You can run shred
directly on the disk's device node from the running system. It'll be unhappy and throw IO errors as the filesystem is still mounted over a disk being filled with random data, but as the shred
binary and any libraries it depends on are fully loaded before the process starts, it should be able to withstand everything else collapsing under the IO errors and still complete the erasing procedure.
Note that there's a small chance of sensitive data being written back to the disk after it's been erased as the filesystem is still mounted read/write and the system might be flushing buffers full of confidential data back to the disk.
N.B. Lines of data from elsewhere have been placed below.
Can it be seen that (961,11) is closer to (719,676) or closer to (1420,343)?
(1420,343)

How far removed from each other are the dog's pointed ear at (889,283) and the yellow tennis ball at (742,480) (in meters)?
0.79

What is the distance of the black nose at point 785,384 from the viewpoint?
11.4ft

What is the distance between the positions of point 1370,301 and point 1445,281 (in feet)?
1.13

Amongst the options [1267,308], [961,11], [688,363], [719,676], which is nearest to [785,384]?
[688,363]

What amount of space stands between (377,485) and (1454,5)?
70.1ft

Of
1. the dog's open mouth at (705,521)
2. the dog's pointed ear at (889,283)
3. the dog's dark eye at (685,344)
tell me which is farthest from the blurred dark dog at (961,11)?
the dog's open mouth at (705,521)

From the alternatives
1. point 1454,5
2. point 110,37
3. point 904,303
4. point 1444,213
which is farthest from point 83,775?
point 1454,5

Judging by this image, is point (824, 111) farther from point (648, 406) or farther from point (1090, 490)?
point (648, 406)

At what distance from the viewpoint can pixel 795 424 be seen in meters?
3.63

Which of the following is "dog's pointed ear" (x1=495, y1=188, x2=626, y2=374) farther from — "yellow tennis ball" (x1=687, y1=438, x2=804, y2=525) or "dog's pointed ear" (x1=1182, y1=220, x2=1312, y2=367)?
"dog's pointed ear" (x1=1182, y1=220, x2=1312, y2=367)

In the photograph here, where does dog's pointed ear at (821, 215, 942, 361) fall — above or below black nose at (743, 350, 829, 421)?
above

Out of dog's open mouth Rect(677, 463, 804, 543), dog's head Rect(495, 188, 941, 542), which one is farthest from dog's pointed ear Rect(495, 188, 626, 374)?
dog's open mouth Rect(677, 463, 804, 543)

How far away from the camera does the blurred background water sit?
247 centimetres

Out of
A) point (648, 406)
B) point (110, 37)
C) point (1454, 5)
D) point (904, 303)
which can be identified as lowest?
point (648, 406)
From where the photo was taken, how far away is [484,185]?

To mitigate this, remount the filesystem as read-only if you can, though I'm pretty sure you can't easily do that from the root filesystem once the system is running. You could either modify your fstab to mount it using the ro
option and reboot (but make sure your boot process doesn't mind it and at the very least can get far enough to start an SSH server so you can connect), or from a physical console/out of band management device, start the OS with a custom kernel command line linux /boot/vmlinuz... root=/dev/sdX ro quiet init=/bin/sh
that mounts the root filesystem as read-only and starts a bare shell rather than the init process, and from it you should be able to run shred
without any data leaks as the FS is now read only.
Note that if you have any swap partitions set up on the device you're erasing, make sure to "unmount" them with swapoff /dev/sdXY
(or commenting them in the fstab and rebooting) before erasing the disk to ensure the process can complete without issues. While IO errors aren't fatal to a process already loaded, messing with the swap partition may make the system crash completely before the erasing is completed.
Finally another option is the ATA Secure Erase command :
hdparm --security-set-pass verysecure /dev/sdX
hdparm --security-erase verysecure /dev/sdX
Assuming you trust the drive's manufacturer to implement it correctly, this should be enough, but all of the above regarding data leaks and the swap partition still applies.
If you're really paranoid you could use one method, then reboot on some installation media or recovery environment over the network (most hosting providers have them) and do the second method.